Three Turkish soldiers killed in Kurdish rebel attack
December 27, 2008 - 0:0
DIYARBAKIR (AFP) – Kurdish rebels launched a deadly attack in southeastern Turkey hours after the Turkish and Iraqi prime ministers vowed a fresh clampdown on the separatists, officials said Thursday.
Three soldiers were killed and another nine wounded, four of them seriously, when rebels from the Kurdistan Workers' Party (PKK) armed with automatic weapons attacked an army vehicle, the local officials said.The attack late Wednesday in the village of Cizre, near the borders of both Iraq and Syria, came hours after Turkish Prime Minister Recep Tayyip Erdogan held talks in Ankara with Iraqi counterpart Nuri al-Maliki.
The prime ministers vowed to step up their cooperation against Turkish Kurdish rebels whose presence in neighboring northern Iraq has cast a shadow over relations.
The thorny issue of PKK rebels taking shelter in Iraqi mountains along the border was at the centre of their talks.
""We should not allow terrorist organizations, in particular the PKK, to weaken our relations,"" Maliki said.
Erdogan said the fight against ""terrorism"" was a common issue for the neighboring nations. ""Our joint fight will continue,"" he said.
Maliki later told reporters that a mechanism of three-way talks between Iraq, Turkey and the United States, set up last month, was tasked with doing ""what is necessary... against any activities by the PKK.""
""We have a common understanding that it is a terrorist organization,"" he said.

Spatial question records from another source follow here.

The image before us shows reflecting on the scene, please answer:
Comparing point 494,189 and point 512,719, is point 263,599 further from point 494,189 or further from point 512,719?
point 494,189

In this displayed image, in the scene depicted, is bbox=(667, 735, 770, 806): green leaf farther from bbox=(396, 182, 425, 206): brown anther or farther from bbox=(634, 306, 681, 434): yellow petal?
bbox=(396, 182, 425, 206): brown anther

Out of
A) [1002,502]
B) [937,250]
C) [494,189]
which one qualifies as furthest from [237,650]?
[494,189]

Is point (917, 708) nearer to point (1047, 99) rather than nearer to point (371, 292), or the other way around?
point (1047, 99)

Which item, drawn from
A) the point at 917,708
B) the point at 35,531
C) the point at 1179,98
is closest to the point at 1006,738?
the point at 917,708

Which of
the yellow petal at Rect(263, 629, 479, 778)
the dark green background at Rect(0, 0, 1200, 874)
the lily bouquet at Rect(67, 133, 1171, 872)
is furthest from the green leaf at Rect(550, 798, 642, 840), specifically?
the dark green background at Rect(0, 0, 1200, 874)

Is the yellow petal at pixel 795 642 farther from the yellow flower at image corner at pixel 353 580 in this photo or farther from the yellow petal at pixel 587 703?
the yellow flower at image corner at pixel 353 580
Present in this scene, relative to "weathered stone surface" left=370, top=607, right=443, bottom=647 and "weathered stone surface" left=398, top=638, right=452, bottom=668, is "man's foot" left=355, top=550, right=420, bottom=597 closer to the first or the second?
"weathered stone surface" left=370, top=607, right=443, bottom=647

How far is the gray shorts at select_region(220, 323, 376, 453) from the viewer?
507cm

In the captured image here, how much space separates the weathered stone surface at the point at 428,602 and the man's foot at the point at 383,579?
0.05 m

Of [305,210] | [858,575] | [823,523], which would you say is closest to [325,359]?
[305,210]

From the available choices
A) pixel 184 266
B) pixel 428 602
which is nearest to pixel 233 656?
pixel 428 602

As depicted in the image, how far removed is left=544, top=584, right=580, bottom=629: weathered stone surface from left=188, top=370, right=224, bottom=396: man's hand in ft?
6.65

Hundreds of militants from the PKK are holed up the mountains of northern Iraq, which they use as a launching pad for cross-border attacks on Turkish targets.
Turkish warplanes have since last year bombed rebel hideouts in the region.
Ankara has often accused the Iraqi Kurds, who run an autonomous administration in northern Iraq, of tolerating and even aiding the rebels.
But in a policy shift earlier this year, it said it would seek to resolve the issue through diplomacy and intensified contacts with the Iraqi Kurds, whom it had long snubbed.
Iraqi Kurds are now included in the three-way talks.
A senior Turkish official said Wednesday Ankara ""sees signs"" that the Iraqi Kurds are willing to cooperate against the PKK.
On the eve of Maliki's visit, Iraqi President Jalal Talabani, a Kurd, gave fresh assurances that both Baghdad and the Kurdish administration of northern Iraq were determined to purge the region of the PKK.
""We, the Iraqi Kurds, will no longer allow armed people from any Kurdish group to use our territory to carry out attacks on Turkey or Iran,"" Talabani said in an interview with Turkey's Aksam daily.
He said Kurdish parties in northern Iraq would soon convene a meeting to issue a joint appeal to the PKK to abandon its armed struggle.
The PKK, listed as a terrorist group by Ankara and much of the international community, took up arms for self-rule in Turkey's Kurdish-majority southeast in 1984, sparking a conflict that has claimed about 44,000 lives.